Le vote des (plus) jeunes

Le vote des (plus) jeunes

Crédit photo : Courtoisie

(Un texte de Sarah Laplante, enseignante d’univers social à l’école Le Filon à Chapais) 

Selon le journal Le Devoir du 8 septembre dernier, notre circonscription a eu un taux de participation aux élections provinciales (2014) de 41,7%. C’est très peu lorsqu’on le compare avec celui de la province qui était de 71.4%.  Au Québec, 58% des jeunes âgés entre 18 et 34 ans se sont déplacés pour exercer leur droit de vote à ces mêmes élections. Comment faire pour augmenter le taux de participation chez les jeunes? C’est simple, il faut leur parler de la politique avant qu’ils n’aient le droit de voter.
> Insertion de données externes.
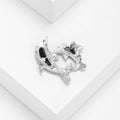 Double Dolphin Brooch Two Silver-Tone Dolphins Crystal Accent Pin view 4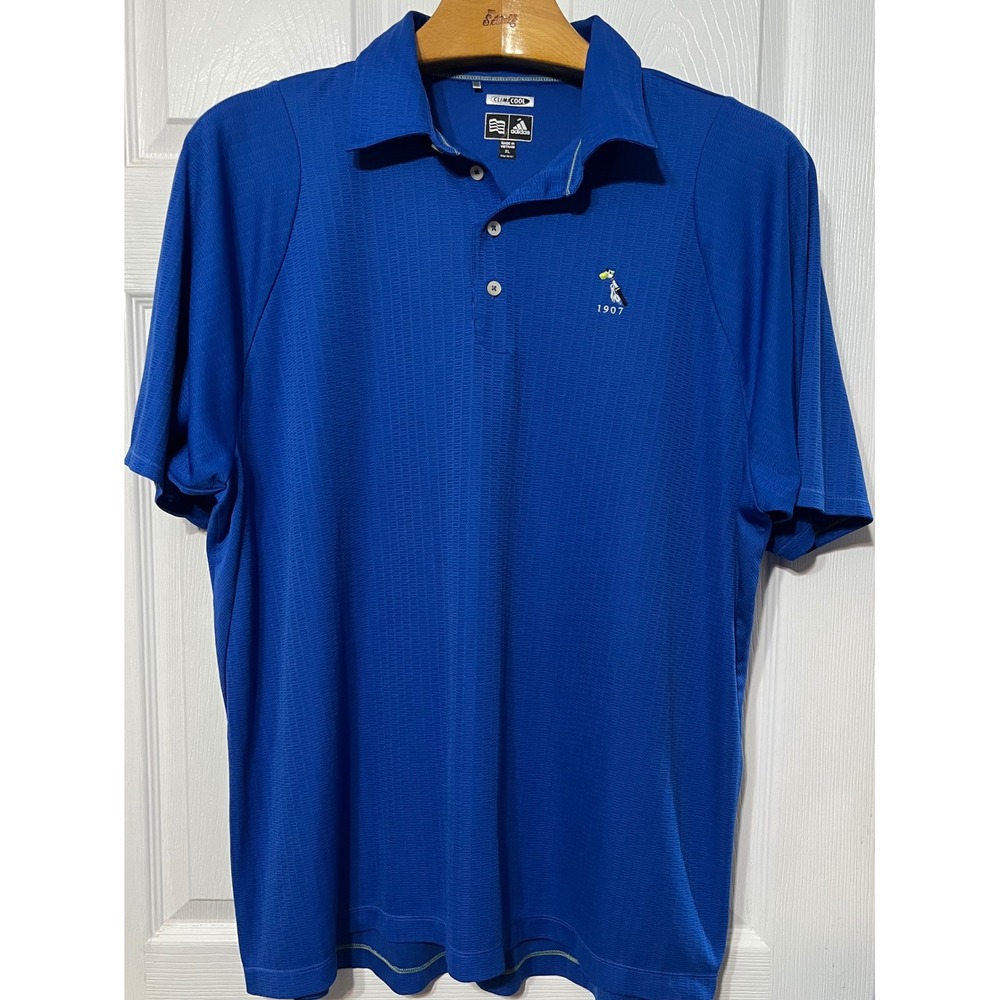 Adidas ClimaCool Golf Polo Shirt Mens XL Blue Knoxville TN Cherokee Country Club
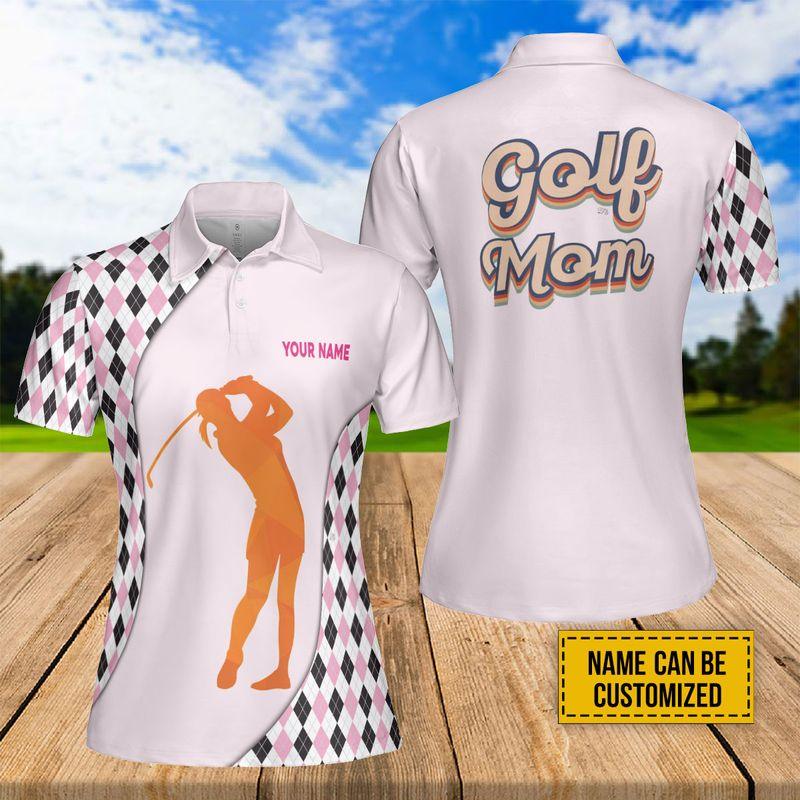 Golf Mom Custom Name Women Polo Shirt, Pink Golfer Personalized Women Polo Shirt Perfect Gift Sport For Mother's Day, Mama, Women, Team Golfers - Amzanimalsgift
Qui a dit que les jeunes ne s’intéressaient pas à la politique?

Les élèves de l’école secondaire Le Filon de Chapais ont eu l’occasion de s’initier à la démocratie. Durant les cours d’histoire, des jeunes de 12 à 17 ans ont eu l’occasion d’exercer leur droit de vote lors de la simulation de l’élection provinciale proposée par Élections Québec avec le programme d’éducation à la citoyenneté Électeurs en herbe.
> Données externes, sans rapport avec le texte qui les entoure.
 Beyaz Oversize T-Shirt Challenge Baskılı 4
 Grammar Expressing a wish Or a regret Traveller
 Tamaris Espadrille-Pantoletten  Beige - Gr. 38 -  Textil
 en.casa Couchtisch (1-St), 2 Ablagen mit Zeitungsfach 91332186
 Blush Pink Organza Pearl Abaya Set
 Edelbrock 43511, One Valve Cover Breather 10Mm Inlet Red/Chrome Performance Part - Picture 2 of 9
Depuis la rentrée des classes, à chaque cours d’histoire, les quinze dernières minutes étaient réservées à la campagne électorale. Nous avons d’abord abordé les différents paliers de gouvernements (fédéral, provincial, municipal et scolaire). En visionnant les reportages humoristiques de l’équipe Rad, les élèves ont vu l’importance du vote chez les jeunes. Si le groupe des 18-34 ans ne va pas voter, les partis politiques vont s’intéresser de moins en moins à lui. Plusieurs ont été surpris en apprenant que le nom des chefs des partis politiques n’est pas inscrit sur le bulletin de vote. Seul le nom des candidats de la circonscription d’Ungava, placé en ordre alphabétique, et le nom du parti sont écrits. Après avoir regardé la capsule de Rad Il était une fois les partis politiques, les élèves devaient associer le nom du chef avec sa photo et le nom du parti. L’espace d’un instant, Gabriel Nadeau-Dubois est devenu le chef de la CAQ…  Avec les articles de La Sentinelle, les élèves ont pu en apprendre davantage sur les trois candidats Jean Boucher, Denis Lamothe et Jonathan Mattson. En effet, les articles étaient découpés et affichés sur le grand tableau électoral. Les autres partis politiques étaient aussi affichés au tableau. Malheureusement, nous n’avons pas trouvé beaucoup d’informations sur eux. Les élèves ont aussi analysé les promesses électorales de PLQ, PQ, CAQ et QS en éducation. La promesse de la CAQ  d’ajouter une heure de plus pour l’aide aux devoirs, le sport ou les arts n’a pas été très populaire chez les élèves! Par contre, la promesse du PQ de remplacer le cours d’Éthique et cultures religieuses par un cours d’Éthique et citoyenneté québécoise en a ravi plus d’un.

 

Et le gagnant est…

Étant donné que certaines écoles servent de bureau de vote, les élèves étaient en congé le 1eroctobre.  La simulation a donc eu lieu avant les vraies élections. Le programme d’éducation à la citoyenneté Électeurs en herbe envoyait à chaque école inscrite un isoloir, une urne et des bulletins de vote ressemblant aux vrais. Les jeunes ont vu à quoi ressemble un bureau de vote.  Les élèves de l’école Le Filon ont choisi Jonathan Mattson du Parti québécois avec 35% de voix. Le taux de participation a été de 74%. Cela s’explique à cause des absences dues à la période de chasse…  Chaque école participante au projet de la simulation a envoyé son résultat du vote. À partir du 2 octobre, il est possible de voir sur le site Internet d’Électeurs en herbe quel serait le premier ministre du Québec si des jeunes de 12 à 17 ans avaient voté.

 

 

Belle expérience

On oublie trop souvent que l’école ne fait pas que former des travailleurs, mais aussi des citoyens. En tant qu’enseignante d’univers social, je crois que ma mission d’ouvrir les jeunes aux valeurs démocratiques de notre société. Avec l’expérience de la simulation des élections, les jeunes Chapaisiens ont pu se « construire [leur] conscience citoyenne » et « consolider l’exercice de [leur] citoyenneté ». Il s’agit de compétences à développer pour les cours d’histoire. Je souhaite que mes élèves aient fait leur devoir : convaincre leurs parents de se déplacer pour aller voter. En terminant, j’ai déjà très hâte aux élections fédérales de 2019!